Cohomological equation and cocycle rigidity of parabolic actions in $SL(n,\RR)$

TL;DR

This paper investigates the solutions and obstructions to cohomological and cocycle equations in unitary representations of $SL(n,\RR)$, establishing conditions for rigidity and constructing smooth solutions with Sobolev estimates.

Contribution

It characterizes obstructions and solutions to cohomological equations in $SL(n,\RR)$ representations and determines when cocycle rigidity holds for higher rank parabolic actions.

Findings

Characterizes obstructions to solving the cohomological equation.

Constructs smooth solutions with tame Sobolev estimates.

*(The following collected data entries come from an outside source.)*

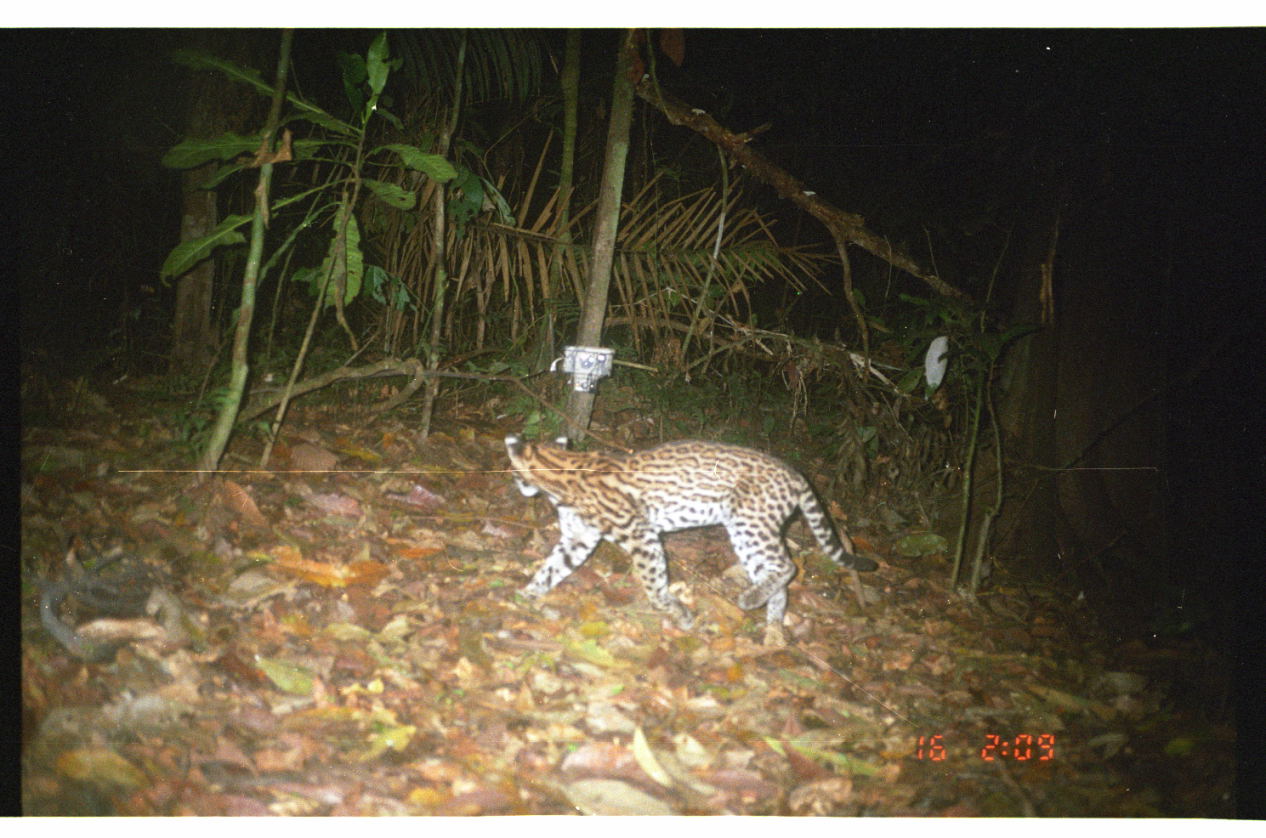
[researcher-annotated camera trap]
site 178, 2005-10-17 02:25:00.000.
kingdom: Animalia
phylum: Chordata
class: Mammalia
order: Carnivora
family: Felidae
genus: Leopardus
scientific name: Leopardus pardalis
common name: ocelot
Leopardus pardalis (ocelot).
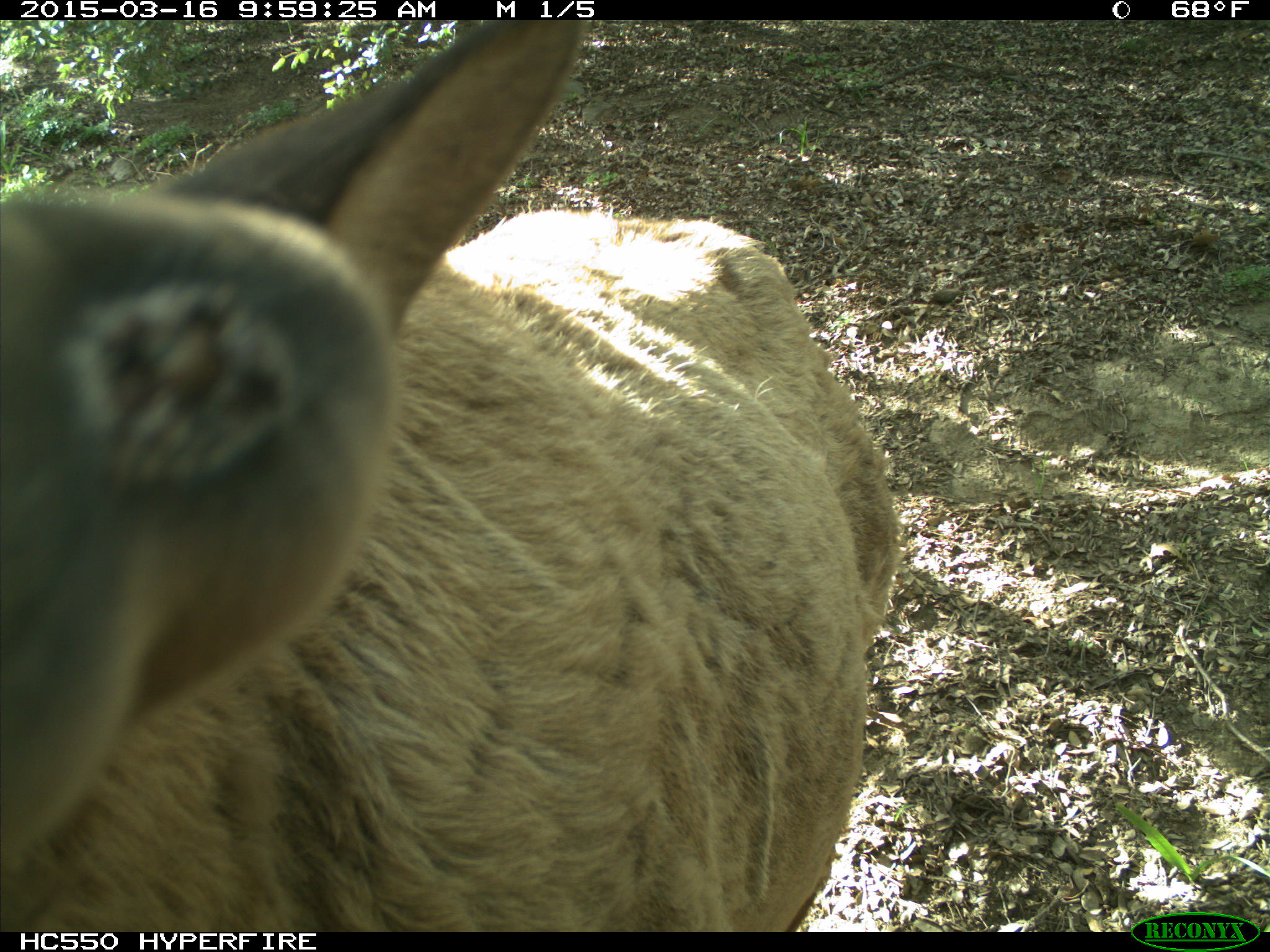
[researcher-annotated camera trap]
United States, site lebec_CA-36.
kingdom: Animalia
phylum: Chordata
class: Mammalia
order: Artiodactyla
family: Cervidae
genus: Cervus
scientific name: Cervus canadensis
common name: elk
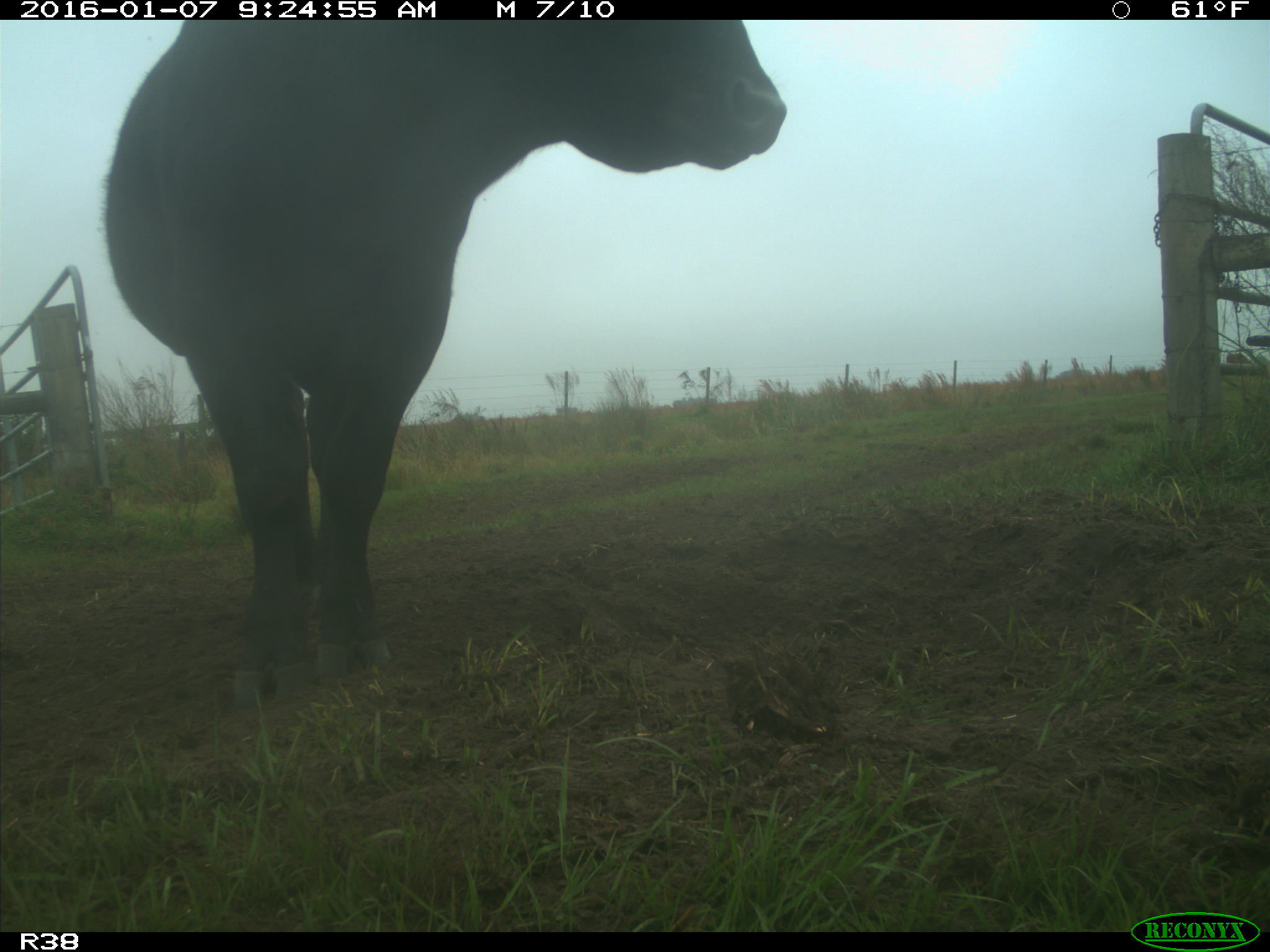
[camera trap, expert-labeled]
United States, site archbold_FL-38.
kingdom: Animalia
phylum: Chordata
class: Mammalia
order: Artiodactyla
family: Bovidae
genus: Bos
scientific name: Bos taurus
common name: domestic cow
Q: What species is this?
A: Bos taurus (domestic cow).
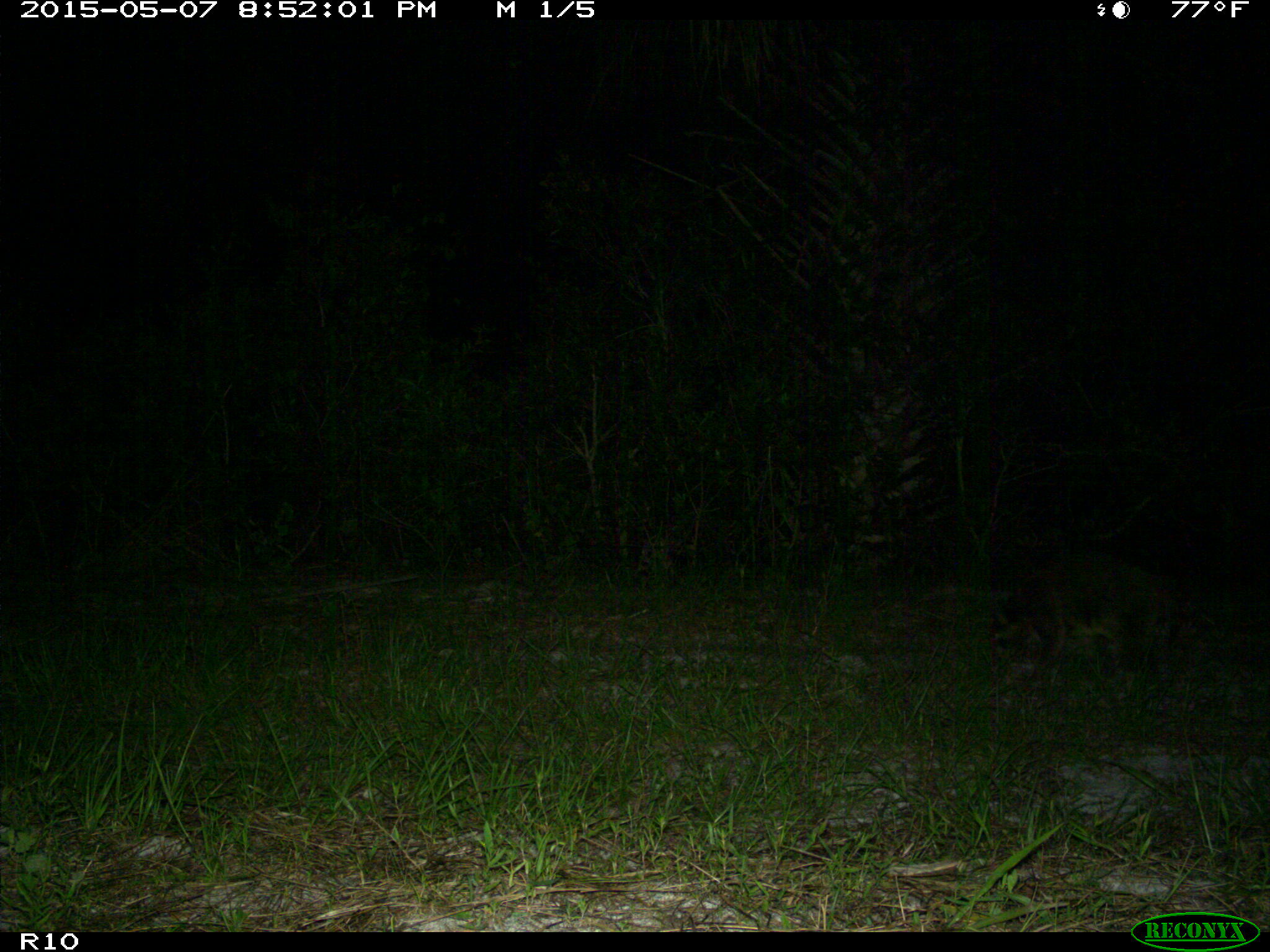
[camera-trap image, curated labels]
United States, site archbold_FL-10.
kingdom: Animalia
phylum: Chordata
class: Mammalia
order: Carnivora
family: Procyonidae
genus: Procyon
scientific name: Procyon lotor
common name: common raccoon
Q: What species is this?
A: Procyon lotor (common raccoon).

Establishes conditions for cocycle rigidity in higher rank parabolic actions.

Abstract

For any unitary representation $(\pi,\mathcal{H})$ of $G=SL(n,\RR)$, $n\geq 3$ without non-trivial $G$-invariant vectors, we study smooth solutions of the cohomological equation $\mathfrak{u}f=g$ where $\mathfrak{u}$ is a vector in the root space of $\mathfrak{sl}(n,\RR)$ and $g$ is a given vector in $\mathcal{H}$. We characterize the obstructions to solving the cohomological equation, construct smooth solutions of the cohomological equation and obtain tame Sobolev estimates for $f$. We also study common solutions to (the infinitesimal version of) the cocycle equation $\mathfrak{u}h=\mathfrak{v}g$, where $\mathfrak{u}$ and $\mathfrak{v}$ are commutative vectors in different root spaces of $\mathfrak{sl}(n,\RR)$ and $g$ and $h$ are given vectors in $\mathcal{H}$. We give precisely the condition under which the cocycle equation has common solutions: $(*)$ if $\mathfrak{u}$ and $\mathfrak{v}$ embed in $\mathfrak{sl}(2,\RR)\times \RR$, then the common solution exists. Otherwise, we show counter examples in each $SL(n,\RR)$, $n\geq 3$. As an application, we obtain smooth cocycle rigidity for higher rank parabolic actions over $SL(n,\RR)/\Gamma$, $n\geq 4$ if the Lie algebra of the acting parabolic subgroup contains a pair $\mathfrak{u}$ and $\mathfrak{v}$ satisfying property $(*)$ and prove that the cocycle rigidity fails otherwise. Especially, the cocycle rigidity always fails for $SL(3,\RR)$. The main new ingredient in the proof is making use of unitary duals of various subgroup in $SL(n,\RR)$ isomorphic to $SL(2,\RR)\ltimes\RR^2$ or $(SL(2,\RR)\ltimes\RR^2)\ltimes\RR^3$ obtained by Mackey theory.